Step 1: Equation of Line \(AB\)
The line passing through \(A(-3, -6, 1)\) and \(B(2, 4, -3)\) is given by:
\[\frac{x - 2}{5} = \frac{y - 4}{10} = \frac{z + 3}{-4} = \lambda.\]
Step 2: Intersection of Line and Plane
Any point on the line is:
\[(5\lambda + 2, 10\lambda + 4, -4\lambda - 3).\]
Substitute this into the plane equation \(8x + y + 2z = 0\):
\[8(5\lambda + 2) + (10\lambda + 4) + 2(-4\lambda - 3) = 0.\]
\[40\lambda + 16 + 10\lambda + 4 - 8\lambda - 6 = 0.\]

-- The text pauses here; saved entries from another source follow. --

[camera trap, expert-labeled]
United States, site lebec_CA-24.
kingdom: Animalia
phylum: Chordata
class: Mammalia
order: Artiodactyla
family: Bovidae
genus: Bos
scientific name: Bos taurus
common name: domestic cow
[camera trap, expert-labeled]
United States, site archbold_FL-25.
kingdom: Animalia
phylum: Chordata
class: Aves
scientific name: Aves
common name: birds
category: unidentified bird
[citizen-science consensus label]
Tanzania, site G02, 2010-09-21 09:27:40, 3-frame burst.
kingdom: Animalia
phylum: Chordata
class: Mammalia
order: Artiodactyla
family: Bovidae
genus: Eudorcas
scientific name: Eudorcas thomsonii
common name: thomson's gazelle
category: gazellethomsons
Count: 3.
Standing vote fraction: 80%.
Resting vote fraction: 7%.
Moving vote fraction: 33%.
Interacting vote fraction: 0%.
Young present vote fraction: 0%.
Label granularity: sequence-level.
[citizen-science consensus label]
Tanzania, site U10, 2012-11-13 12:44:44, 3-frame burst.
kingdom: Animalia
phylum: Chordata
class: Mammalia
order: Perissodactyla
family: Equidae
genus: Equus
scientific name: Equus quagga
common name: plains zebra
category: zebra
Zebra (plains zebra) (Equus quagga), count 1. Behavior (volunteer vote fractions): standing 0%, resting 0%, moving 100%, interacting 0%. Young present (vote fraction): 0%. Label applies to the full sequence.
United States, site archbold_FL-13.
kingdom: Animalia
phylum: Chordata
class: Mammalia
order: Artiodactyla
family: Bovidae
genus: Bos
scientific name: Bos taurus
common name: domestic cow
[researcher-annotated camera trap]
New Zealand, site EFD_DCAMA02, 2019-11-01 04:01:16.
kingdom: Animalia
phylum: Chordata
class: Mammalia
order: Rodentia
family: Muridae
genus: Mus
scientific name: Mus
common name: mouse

\[42\lambda + 14 = 0 \implies \lambda = -\frac{1}{3}.\]
The point \(C\) is:
\[C = \left(\frac{1}{3}, \frac{2}{3}, -\frac{5}{3}\right).\]
Step 3: Perpendicular from \(C\) to Line \(L\)
The line \(L\) is given by:
\[\frac{x - 1}{-1} = \frac{y + 4}{2} = \frac{z + 2}{3} = \mu.\]
A general point on \(L\) is:
\[(-\mu + 1, 2\mu - 4, 3\mu - 2).\]
Direction vector of \(\overrightarrow{CD}\) is:
\[\overrightarrow{CD} = \left(-\mu + 1 - \frac{1}{3}\right)\mathbf{i} + \left(2\mu - 4 - \frac{2}{3}\right)\mathbf{j} + \left(3\mu - 2 + \frac{5}{3}\right)\mathbf{k}.\]
\[\overrightarrow{CD} = \left(-\mu + \frac{2}{3}\right)\mathbf{i} + \left(2\mu - \frac{14}{3}\right)\mathbf{j} + \left(3\mu - \frac{1}{3}\right)\mathbf{k}.\]
Since \(\overrightarrow{CD}\) is perpendicular to the line \(L\), the dot product of \(\overrightarrow{CD}\) with \((-1, 2, 3)\) is zero:
\[\left(-\mu + \frac{2}{3}\right)(-1) + \left(2\mu - \frac{14}{3}\right)(2) + \left(3\mu - \frac{1}{3}\right)(3) = 0.\]
\[\mu - \frac{2}{3} + 4\mu - \frac{28}{3} + 9\mu - \frac{1}{3} = 0.\]
\[14\mu - \frac{31}{3} = 0 \implies \mu = \frac{11}{14}.\]
Substituting \(\mu = \frac{11}{14}\) into \(\overrightarrow{CD}\), the direction ratios of \(\overrightarrow{CD}\) are:
\[(-1, -26, 17).\]
Step 4: Calculate \(|a + b + c|\)
\[|a + b + c| = |-1 - 26 + 17| = 10.\]
Conclusion: The value of \(|a + b + c|\) is \(10\).